* [Entries from a dataset]:
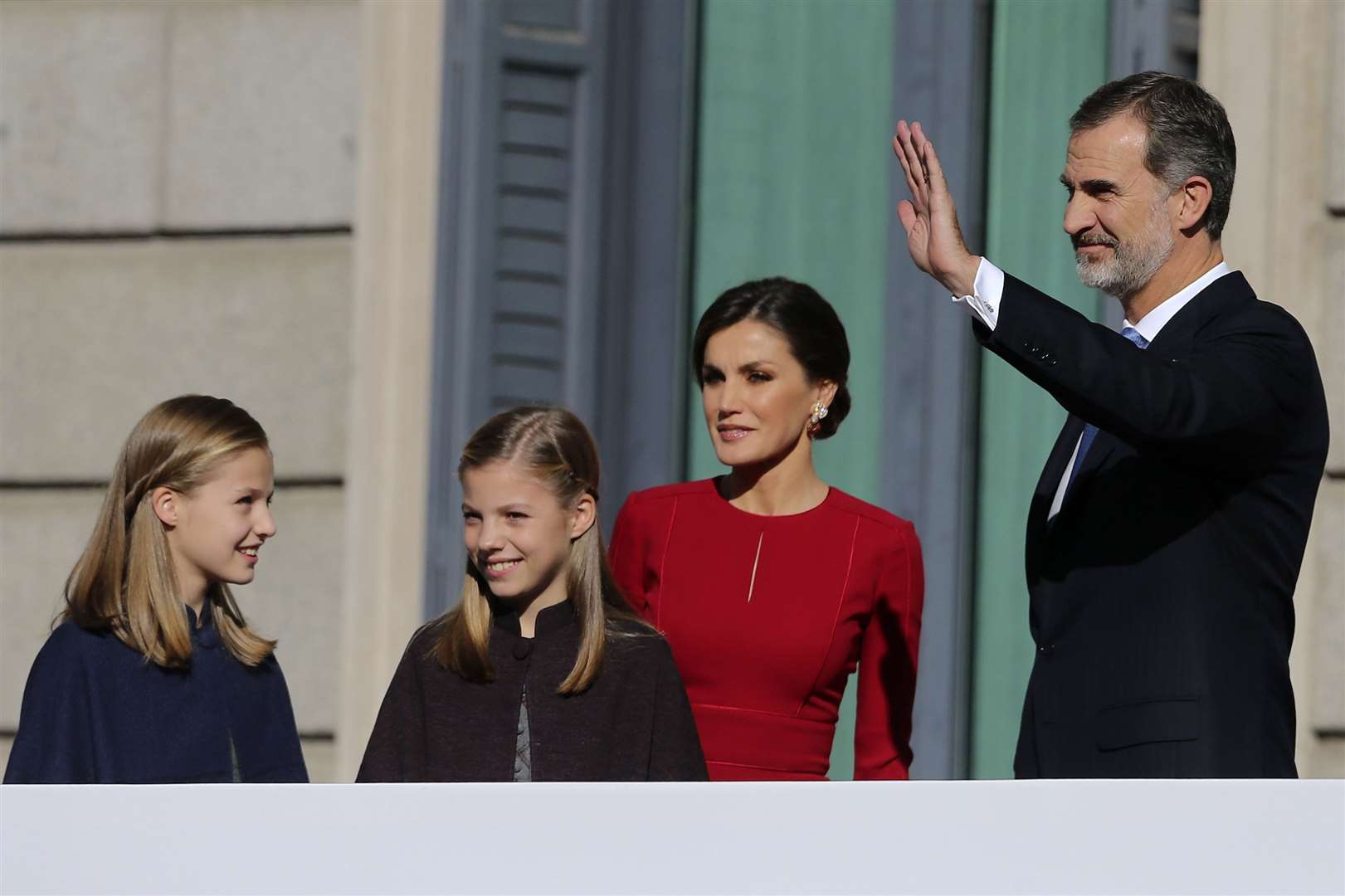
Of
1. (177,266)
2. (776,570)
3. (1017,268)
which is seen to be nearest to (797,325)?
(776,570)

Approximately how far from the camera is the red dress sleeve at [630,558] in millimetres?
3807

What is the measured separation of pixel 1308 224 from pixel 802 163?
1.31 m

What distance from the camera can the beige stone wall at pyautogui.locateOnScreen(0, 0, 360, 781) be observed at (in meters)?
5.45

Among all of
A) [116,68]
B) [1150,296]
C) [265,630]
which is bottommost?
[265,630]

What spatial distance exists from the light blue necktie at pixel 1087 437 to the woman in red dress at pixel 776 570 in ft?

* [What is expected]:
Put the lines from the one containing "What distance from" through the final line of the rows above, inclusive, into a numbered list. Leave out blank lines.

* [Final result]:
1. What distance from the camera can the beige stone wall at pyautogui.locateOnScreen(0, 0, 360, 781) be observed at (in meters)?
2. 5.45
3. Among all of
4. A) [116,68]
5. B) [1150,296]
6. C) [265,630]
7. which is bottommost?
8. [265,630]
9. What spatial distance exists from the light blue necktie at pixel 1087 437 to the woman in red dress at pixel 776 570 in ft?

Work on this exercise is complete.